# anybody been to f.s. forums lately?



## mark_gardner (Mar 18, 2009)

let me fore warn you.... it sucks!! what have they done  hopefully the bugs will be worked out but for the time being ....IT SUCKS !!!


----------



## tom_in_orl (Dec 9, 2006)

I tried the password reset function and it didn't work for me.


----------



## iMacattack (Dec 11, 2006)

Tell everyone to come here...


----------



## paint it black (Nov 3, 2007)

Seriously.
The new system they're using is complete garbage.
All the information is old from April, I cannot change my signature (which happens to be the microskiff.com logo ;D) .
I tried changing it because they had previously erased it from my sig and sent me an i.m. saying it was not allowed even though I had it on there for months. 

Then I tried uploading my avatar and it repeatedly says that the "path is not writable".

They tried pulling that stunt months ago and couldn't figure it out.
So they had put the old forums back up because all of the complaints.
They had originally said it was just a temporary thing until they got the new system worked out.
But it appears as if they still haven't gotten it worked out.


----------



## iMacattack (Dec 11, 2006)

Please don't take this the wrong way, but your complaints will go further over there than here.  

Cheers


----------



## cantcatchsquat (Jun 16, 2008)

im staying here till they get things fixed over there


----------



## HialeahAngler (Dec 18, 2008)

I was banned on Monday. Now they are doing the transition and I'm not banned anymore. Yeeeeehaaaw! lmao.


----------



## paint it black (Nov 3, 2007)

> I was banned on Monday. Now they are doing the transition and I'm not banned anymore.
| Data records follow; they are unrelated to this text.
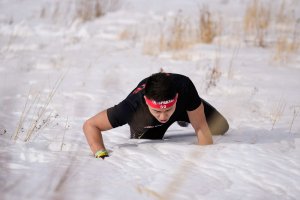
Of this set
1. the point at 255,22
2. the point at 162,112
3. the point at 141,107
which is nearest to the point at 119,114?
the point at 141,107

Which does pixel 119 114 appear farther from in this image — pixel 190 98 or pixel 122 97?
pixel 122 97

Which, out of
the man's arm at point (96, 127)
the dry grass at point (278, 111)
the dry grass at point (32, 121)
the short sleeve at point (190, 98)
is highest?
the short sleeve at point (190, 98)

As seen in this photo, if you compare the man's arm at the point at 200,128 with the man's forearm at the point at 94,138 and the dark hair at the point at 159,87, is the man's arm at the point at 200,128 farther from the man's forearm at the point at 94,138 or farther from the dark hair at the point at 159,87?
the man's forearm at the point at 94,138

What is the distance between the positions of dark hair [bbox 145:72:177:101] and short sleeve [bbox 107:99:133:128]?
232 millimetres

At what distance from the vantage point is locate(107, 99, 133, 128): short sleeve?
9.25 ft

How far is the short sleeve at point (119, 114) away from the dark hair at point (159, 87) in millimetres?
232

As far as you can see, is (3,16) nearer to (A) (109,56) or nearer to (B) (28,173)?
(A) (109,56)

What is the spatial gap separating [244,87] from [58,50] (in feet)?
11.1

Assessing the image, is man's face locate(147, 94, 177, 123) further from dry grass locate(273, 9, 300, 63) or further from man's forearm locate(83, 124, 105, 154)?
dry grass locate(273, 9, 300, 63)

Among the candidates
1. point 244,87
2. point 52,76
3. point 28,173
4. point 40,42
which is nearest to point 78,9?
point 40,42

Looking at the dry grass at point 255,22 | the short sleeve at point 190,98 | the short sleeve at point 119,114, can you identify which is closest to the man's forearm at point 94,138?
the short sleeve at point 119,114

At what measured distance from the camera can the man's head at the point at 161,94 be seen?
265 centimetres

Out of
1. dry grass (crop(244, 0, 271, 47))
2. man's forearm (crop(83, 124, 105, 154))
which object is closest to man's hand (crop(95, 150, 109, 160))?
man's forearm (crop(83, 124, 105, 154))

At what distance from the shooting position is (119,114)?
111 inches
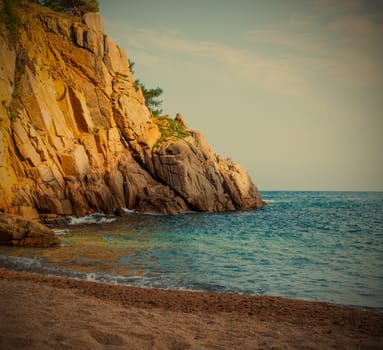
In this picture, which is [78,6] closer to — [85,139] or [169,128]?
[169,128]

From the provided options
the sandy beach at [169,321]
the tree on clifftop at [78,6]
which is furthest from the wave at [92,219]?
the tree on clifftop at [78,6]

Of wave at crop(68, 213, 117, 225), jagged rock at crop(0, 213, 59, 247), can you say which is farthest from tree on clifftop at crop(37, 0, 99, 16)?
jagged rock at crop(0, 213, 59, 247)

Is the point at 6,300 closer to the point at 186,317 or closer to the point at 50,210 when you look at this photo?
the point at 186,317

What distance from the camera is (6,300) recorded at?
684cm

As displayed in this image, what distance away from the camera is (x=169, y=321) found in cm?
677

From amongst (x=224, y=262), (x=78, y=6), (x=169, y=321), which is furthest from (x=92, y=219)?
(x=78, y=6)

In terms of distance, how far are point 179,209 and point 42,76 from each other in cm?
2042

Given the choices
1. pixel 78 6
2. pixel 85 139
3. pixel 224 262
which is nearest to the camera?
pixel 224 262

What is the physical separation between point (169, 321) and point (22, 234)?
12862 millimetres

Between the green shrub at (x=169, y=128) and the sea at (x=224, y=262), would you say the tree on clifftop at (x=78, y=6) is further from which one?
the sea at (x=224, y=262)

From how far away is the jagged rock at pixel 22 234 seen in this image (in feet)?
54.4

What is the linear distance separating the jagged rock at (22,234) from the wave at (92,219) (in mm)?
10694

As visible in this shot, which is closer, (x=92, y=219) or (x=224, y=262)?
(x=224, y=262)

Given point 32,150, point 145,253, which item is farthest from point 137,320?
point 32,150
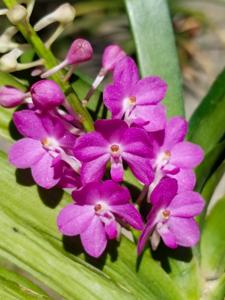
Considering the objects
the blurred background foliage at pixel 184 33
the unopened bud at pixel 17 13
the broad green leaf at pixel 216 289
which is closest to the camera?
the unopened bud at pixel 17 13

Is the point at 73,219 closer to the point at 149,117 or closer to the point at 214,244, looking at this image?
the point at 149,117

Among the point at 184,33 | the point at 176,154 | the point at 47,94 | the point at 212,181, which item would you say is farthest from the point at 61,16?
the point at 184,33

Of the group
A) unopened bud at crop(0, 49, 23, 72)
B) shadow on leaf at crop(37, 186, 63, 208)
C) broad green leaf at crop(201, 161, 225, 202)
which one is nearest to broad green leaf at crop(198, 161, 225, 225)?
broad green leaf at crop(201, 161, 225, 202)

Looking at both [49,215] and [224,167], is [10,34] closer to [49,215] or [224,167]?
[49,215]

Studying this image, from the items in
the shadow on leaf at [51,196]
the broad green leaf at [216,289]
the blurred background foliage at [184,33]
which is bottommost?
the blurred background foliage at [184,33]

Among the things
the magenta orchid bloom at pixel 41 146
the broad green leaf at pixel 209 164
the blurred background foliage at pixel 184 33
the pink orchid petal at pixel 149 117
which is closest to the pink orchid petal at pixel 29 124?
the magenta orchid bloom at pixel 41 146

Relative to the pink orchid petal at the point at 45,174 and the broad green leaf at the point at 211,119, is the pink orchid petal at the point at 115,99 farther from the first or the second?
the broad green leaf at the point at 211,119

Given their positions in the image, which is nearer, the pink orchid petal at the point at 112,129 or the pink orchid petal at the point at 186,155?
the pink orchid petal at the point at 112,129

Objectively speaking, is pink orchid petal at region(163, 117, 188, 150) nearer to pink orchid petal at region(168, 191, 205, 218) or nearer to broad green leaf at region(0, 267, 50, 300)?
pink orchid petal at region(168, 191, 205, 218)
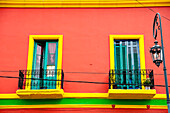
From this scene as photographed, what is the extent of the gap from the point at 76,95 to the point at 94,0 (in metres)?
4.15

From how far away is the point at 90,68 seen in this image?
1091cm

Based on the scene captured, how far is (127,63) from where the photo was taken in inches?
438

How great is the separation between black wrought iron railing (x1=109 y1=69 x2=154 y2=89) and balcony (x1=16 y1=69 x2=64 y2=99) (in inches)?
78.2

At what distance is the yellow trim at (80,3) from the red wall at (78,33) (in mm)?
176

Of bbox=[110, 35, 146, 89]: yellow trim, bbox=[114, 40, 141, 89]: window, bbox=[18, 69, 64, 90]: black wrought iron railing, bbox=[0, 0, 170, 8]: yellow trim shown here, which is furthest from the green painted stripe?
bbox=[0, 0, 170, 8]: yellow trim

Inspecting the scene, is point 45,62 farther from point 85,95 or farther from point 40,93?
point 85,95

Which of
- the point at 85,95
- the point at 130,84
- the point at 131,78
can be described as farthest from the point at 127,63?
the point at 85,95

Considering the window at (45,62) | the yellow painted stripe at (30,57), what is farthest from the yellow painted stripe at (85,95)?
the yellow painted stripe at (30,57)

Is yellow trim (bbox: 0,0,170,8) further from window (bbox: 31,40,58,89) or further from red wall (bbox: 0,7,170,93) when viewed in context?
window (bbox: 31,40,58,89)

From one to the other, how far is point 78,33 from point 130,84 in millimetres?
3114

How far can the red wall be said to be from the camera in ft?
35.4

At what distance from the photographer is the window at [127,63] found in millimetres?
10720

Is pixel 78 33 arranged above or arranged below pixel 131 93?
above

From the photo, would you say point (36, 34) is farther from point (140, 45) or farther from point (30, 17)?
point (140, 45)
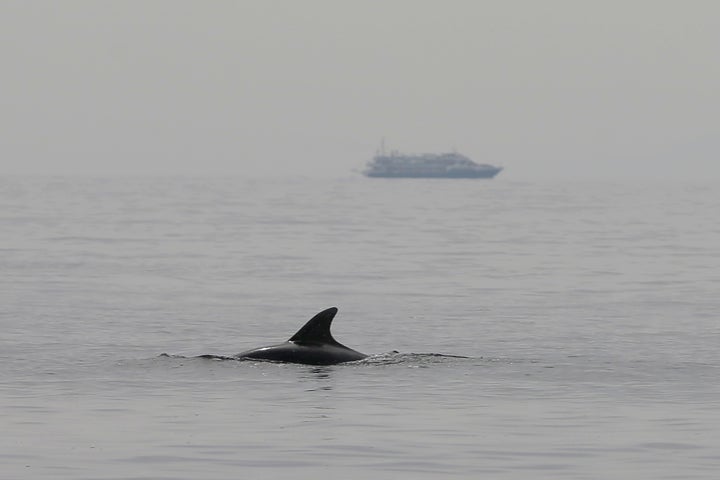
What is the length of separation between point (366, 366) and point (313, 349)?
0.86 metres

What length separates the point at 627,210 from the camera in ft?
404

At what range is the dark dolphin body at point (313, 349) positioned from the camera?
928 inches

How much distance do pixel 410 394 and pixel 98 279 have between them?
23953mm

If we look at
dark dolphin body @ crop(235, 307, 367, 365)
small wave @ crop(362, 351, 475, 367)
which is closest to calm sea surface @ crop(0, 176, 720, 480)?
small wave @ crop(362, 351, 475, 367)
Yeeeeehaaaw!  lmao.


lol!

What the heck were you banned for?
And was it a total ban or just the temporary one like the last time you were banned? lol


----------



## Gramps (Nov 1, 2007)

Meh, I'm not a fan of the FS Forum's anyhow. Too much macheesemo and "who's is bigger" over there for me.
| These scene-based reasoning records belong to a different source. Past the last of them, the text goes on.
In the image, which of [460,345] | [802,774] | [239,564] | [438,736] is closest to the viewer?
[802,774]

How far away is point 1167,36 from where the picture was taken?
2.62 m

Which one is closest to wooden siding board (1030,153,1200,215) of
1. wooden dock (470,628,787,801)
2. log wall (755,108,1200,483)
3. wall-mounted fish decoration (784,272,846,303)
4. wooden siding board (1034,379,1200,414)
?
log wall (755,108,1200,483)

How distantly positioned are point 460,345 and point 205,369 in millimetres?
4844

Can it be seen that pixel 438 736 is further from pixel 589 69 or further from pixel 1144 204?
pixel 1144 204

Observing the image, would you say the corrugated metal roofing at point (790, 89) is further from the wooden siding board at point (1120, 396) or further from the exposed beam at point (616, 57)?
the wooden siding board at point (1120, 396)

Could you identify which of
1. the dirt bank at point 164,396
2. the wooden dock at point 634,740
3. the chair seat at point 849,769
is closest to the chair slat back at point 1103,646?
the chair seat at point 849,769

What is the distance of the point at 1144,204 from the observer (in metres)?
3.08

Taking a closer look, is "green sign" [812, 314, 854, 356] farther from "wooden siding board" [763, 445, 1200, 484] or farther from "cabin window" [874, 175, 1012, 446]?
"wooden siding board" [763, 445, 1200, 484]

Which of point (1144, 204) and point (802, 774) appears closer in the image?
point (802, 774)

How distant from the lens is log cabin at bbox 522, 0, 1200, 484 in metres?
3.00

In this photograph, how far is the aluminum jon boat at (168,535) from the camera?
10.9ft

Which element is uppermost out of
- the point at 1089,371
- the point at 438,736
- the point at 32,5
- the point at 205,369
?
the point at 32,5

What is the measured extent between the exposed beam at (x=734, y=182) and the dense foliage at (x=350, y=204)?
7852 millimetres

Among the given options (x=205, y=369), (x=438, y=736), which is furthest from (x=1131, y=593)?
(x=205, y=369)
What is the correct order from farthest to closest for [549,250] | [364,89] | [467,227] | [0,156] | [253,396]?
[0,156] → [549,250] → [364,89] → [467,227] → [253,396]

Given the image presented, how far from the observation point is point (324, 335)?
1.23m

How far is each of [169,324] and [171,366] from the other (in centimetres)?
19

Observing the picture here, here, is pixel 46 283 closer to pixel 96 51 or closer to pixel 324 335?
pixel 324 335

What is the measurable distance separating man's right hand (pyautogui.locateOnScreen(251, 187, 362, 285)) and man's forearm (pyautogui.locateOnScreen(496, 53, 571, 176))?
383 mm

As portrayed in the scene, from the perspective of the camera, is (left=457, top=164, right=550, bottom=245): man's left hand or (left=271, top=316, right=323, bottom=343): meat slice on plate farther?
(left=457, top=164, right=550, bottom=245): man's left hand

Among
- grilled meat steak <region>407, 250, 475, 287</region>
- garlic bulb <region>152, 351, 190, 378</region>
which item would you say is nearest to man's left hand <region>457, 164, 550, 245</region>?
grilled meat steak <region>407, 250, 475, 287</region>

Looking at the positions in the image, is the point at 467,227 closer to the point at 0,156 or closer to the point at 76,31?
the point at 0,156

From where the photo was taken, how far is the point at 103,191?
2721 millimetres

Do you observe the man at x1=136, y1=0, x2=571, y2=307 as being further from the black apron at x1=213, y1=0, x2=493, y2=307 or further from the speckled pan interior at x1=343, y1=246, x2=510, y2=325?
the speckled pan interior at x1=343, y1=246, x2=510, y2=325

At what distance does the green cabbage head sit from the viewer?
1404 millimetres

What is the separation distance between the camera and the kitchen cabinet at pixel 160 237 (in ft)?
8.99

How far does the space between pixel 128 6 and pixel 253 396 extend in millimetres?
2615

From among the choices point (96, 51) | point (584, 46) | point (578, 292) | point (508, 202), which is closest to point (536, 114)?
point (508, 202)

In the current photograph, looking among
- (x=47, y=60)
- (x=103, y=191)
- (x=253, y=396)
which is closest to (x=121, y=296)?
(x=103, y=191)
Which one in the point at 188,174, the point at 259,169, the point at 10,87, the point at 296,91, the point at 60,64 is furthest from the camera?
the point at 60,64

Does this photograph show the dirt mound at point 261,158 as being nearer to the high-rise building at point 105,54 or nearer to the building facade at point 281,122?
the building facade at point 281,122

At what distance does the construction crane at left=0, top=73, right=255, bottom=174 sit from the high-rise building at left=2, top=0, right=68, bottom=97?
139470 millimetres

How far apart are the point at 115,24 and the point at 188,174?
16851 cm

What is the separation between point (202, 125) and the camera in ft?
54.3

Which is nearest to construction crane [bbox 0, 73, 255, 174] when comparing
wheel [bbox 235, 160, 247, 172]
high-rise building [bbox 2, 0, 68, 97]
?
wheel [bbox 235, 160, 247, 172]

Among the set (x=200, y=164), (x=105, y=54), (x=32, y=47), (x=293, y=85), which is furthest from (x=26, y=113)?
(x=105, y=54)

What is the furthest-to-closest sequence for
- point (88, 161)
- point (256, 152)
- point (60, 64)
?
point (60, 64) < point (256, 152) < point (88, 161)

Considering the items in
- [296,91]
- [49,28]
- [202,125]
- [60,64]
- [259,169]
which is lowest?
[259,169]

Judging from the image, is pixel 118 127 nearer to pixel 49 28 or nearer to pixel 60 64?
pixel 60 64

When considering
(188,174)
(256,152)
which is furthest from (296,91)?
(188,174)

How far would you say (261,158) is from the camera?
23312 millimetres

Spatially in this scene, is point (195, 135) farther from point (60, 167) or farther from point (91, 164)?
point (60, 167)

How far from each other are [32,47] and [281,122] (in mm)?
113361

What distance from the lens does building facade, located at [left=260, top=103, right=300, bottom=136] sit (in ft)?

Microskiff.com is what it's all about! ;D


----------



## HialeahAngler (Dec 18, 2008)

> > I was banned on Monday. Now they are doing the transition and I'm not banned anymore. Yeeeeehaaaw!  lmao.
> 
> 
> 
> ...


it temporary I think, lol. check this out:


you're not going to believe me. they were talking about Serena Williams in Off Topic, because of her recent rant on the court. Some of the guys made racist remarks (no problem), some posted watermelon smileys (no problem), others posted KFC gifs (no problem), one posted a close up of her junk (no problem), I say I want to Donkey Punch her, BANNED! wth? :

lol!


----------



## paint it black (Nov 3, 2007)

> > > I was banned on Monday. Now they are doing the transition and I'm not banned anymore. Yeeeeehaaaw!  lmao.
> >
> >
> >
> ...



Lol!

Yeah, some of their mods are a joke.
Others are pretty cool.

I like this site better.
One doesn't have to search through all the BS to find what one's looking for here.


----------



## Lex_Johnson (May 25, 2009)

> > > I was banned on Monday. Now they are doing the transition and I'm not banned anymore. Yeeeeehaaaw!  lmao.
> >
> >
> >
> ...



Dude you get banned weekly over there, lol ;D


----------



## deerfly (Mar 10, 2007)

I quit posting over there years ago. All I do any more is glance through the regional sections a week or so before I head out on a road trip to see who's catchin' what and where. There are some very knowledgeable guys that post over there though, its the rest of the tomato heads that I can't handle on a regular basis. 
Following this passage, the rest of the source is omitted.